**DESCRIPTION OF THE TASK**
Transcribe the entire listing exactly as it appears.

**SOURCE INFORMATION**
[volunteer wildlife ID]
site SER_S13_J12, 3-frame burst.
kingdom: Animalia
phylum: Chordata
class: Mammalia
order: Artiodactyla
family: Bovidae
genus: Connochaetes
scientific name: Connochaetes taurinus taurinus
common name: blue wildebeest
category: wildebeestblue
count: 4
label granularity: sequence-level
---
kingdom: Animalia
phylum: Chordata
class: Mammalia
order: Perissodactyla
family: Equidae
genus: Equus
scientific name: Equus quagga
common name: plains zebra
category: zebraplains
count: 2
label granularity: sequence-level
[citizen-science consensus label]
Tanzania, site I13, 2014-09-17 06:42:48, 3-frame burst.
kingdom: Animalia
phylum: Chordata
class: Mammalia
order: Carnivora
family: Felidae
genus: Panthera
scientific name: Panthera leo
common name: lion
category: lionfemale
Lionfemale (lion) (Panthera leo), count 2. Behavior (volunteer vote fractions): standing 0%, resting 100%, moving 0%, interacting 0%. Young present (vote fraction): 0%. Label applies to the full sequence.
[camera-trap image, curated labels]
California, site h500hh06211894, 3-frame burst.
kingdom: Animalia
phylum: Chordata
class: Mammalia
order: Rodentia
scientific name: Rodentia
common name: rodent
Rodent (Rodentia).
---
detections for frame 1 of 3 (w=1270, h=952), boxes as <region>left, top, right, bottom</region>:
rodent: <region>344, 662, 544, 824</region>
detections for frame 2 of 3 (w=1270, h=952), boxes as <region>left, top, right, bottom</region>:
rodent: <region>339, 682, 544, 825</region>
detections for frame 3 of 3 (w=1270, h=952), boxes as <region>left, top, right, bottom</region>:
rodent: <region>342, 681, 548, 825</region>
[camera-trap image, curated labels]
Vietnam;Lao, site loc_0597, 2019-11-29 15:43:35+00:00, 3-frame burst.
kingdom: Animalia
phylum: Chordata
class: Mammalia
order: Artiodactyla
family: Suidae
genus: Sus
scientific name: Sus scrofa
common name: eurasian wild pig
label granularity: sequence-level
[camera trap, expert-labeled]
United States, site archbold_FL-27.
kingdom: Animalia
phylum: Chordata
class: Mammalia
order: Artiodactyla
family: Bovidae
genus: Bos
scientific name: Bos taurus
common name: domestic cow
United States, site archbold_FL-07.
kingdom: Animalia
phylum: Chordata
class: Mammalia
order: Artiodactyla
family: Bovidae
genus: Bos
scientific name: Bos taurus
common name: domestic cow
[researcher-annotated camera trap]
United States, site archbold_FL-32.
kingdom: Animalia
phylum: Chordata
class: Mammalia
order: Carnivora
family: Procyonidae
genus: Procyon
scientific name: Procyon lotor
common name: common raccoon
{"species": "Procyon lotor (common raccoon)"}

**THE ANSWER**
[volunteer wildlife ID]
site SER_S13_J12, 3-frame burst.
kingdom: Animalia
phylum: Chordata
class: Mammalia
order: Artiodactyla
family: Bovidae
genus: Connochaetes
scientific name: Connochaetes taurinus taurinus
common name: blue wildebeest
category: wildebeestblue
count: 4
label granularity: sequence-level
---
kingdom: Animalia
phylum: Chordata
class: Mammalia
order: Perissodactyla
family: Equidae
genus: Equus
scientific name: Equus quagga
common name: plains zebra
category: zebraplains
count: 2
label granularity: sequence-level
[citizen-science consensus label]
Tanzania, site I13, 2014-09-17 06:42:48, 3-frame burst.
kingdom: Animalia
phylum: Chordata
class: Mammalia
order: Carnivora
family: Felidae
genus: Panthera
scientific name: Panthera leo
common name: lion
category: lionfemale
Lionfemale (lion) (Panthera leo), count 2. Behavior (volunteer vote fractions): standing 0%, resting 100%, moving 0%, interacting 0%. Young present (vote fraction): 0%. Label applies to the full sequence.
[camera-trap image, curated labels]
California, site h500hh06211894, 3-frame burst.
kingdom: Animalia
phylum: Chordata
class: Mammalia
order: Rodentia
scientific name: Rodentia
common name: rodent
Rodent (Rodentia).
---
detections for frame 1 of 3 (w=1270, h=952), boxes as <region>left, top, right, bottom</region>:
rodent: <region>344, 662, 544, 824</region>
detections for frame 2 of 3 (w=1270, h=952), boxes as <region>left, top, right, bottom</region>:
rodent: <region>339, 682, 544, 825</region>
detections for frame 3 of 3 (w=1270, h=952), boxes as <region>left, top, right, bottom</region>:
rodent: <region>342, 681, 548, 825</region>
[camera-trap image, curated labels]
Vietnam;Lao, site loc_0597, 2019-11-29 15:43:35+00:00, 3-frame burst.
kingdom: Animalia
phylum: Chordata
class: Mammalia
order: Artiodactyla
family: Suidae
genus: Sus
scientific name: Sus scrofa
common name: eurasian wild pig
label granularity: sequence-level
[camera trap, expert-labeled]
United States, site archbold_FL-27.
kingdom: Animalia
phylum: Chordata
class: Mammalia
order: Artiodactyla
family: Bovidae
genus: Bos
scientific name: Bos taurus
common name: domestic cow
United States, site archbold_FL-07.
kingdom: Animalia
phylum: Chordata
class: Mammalia
order: Artiodactyla
family: Bovidae
genus: Bos
scientific name: Bos taurus
common name: domestic cow
[researcher-annotated camera trap]
United States, site archbold_FL-32.
kingdom: Animalia
phylum: Chordata
class: Mammalia
order: Carnivora
family: Procyonidae
genus: Procyon
scientific name: Procyon lotor
common name: common raccoon
{"species": "Procyon lotor (common raccoon)"}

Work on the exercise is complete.